■ OBJECTIVE A
Extract the rows from the line containing "How do you order" through the end of the rows, including both ends, and repeat those lines exactly.

You would think that advocates of Shiller’s ideas and advocates of Buy-and-Hold would be at each other’s throats. I of course do not mean that that should be so in a literal sense. I mean in an intellectual sense. Buy-and-Holders and Valuation-Informed Indexers have opposite views on the fundamentals of how the stock market operates. So you would think that we would be seeing arguments between the two opposing camps appearing on internet discussion boards and blogs on a daily basis.

I think that that would be great. It is my belief that all advances in a society’s understanding of a subject are achieved when established ideas are challenged by the proponents of a new set of ideas. The effort on both sides of the debate to present the best possible argument requires all parties to continually sharpen their thinking. The result over time is a better and better and better informed discussion. Knowledge grows and grows and grows, to the benefit of everyone.

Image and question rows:
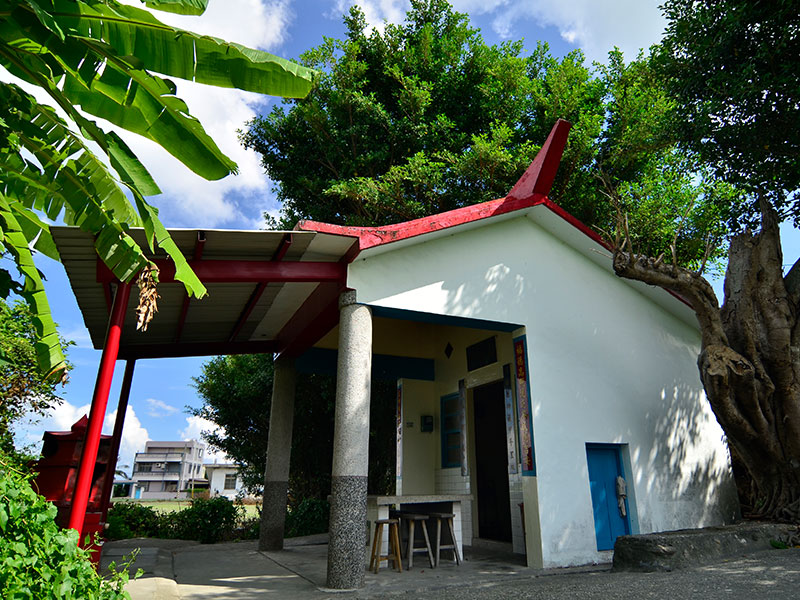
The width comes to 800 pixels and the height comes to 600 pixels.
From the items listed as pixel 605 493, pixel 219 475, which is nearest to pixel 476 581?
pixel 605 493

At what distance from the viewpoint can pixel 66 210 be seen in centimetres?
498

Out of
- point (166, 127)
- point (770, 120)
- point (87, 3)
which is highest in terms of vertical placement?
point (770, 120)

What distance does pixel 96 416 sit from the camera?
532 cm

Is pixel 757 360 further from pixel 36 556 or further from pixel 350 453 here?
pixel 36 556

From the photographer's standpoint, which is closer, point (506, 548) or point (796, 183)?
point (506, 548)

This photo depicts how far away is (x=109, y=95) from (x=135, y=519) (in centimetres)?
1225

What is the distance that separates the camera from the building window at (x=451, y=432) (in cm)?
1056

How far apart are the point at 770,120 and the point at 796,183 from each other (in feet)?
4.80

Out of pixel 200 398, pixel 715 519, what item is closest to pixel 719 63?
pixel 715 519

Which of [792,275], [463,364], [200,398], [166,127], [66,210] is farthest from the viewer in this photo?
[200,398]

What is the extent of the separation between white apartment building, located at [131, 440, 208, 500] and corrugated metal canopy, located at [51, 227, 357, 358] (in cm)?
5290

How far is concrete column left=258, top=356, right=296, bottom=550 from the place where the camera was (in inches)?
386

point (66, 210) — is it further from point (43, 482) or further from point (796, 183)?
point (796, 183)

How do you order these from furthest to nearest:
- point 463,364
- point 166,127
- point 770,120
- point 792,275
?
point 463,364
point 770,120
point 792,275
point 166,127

■ OBJECTIVE B
Summarize the text on Buy-and-Hold versus Valuation-Informed Indexing in two sentences.

■ ANSWER A
How do you order these from furthest to nearest:
- point 463,364
- point 166,127
- point 770,120
- point 792,275
?
point 463,364
point 770,120
point 792,275
point 166,127

■ ANSWER B
Buy-and-Holders and Valuation-Informed Indexers hold opposite views on how the stock market operates, so one would expect arguments between them to appear daily on internet discussion boards and blogs. The writer would welcome such debate, believing that challenging established ideas sharpens everyone's thinking and steadily grows knowledge to the benefit of all.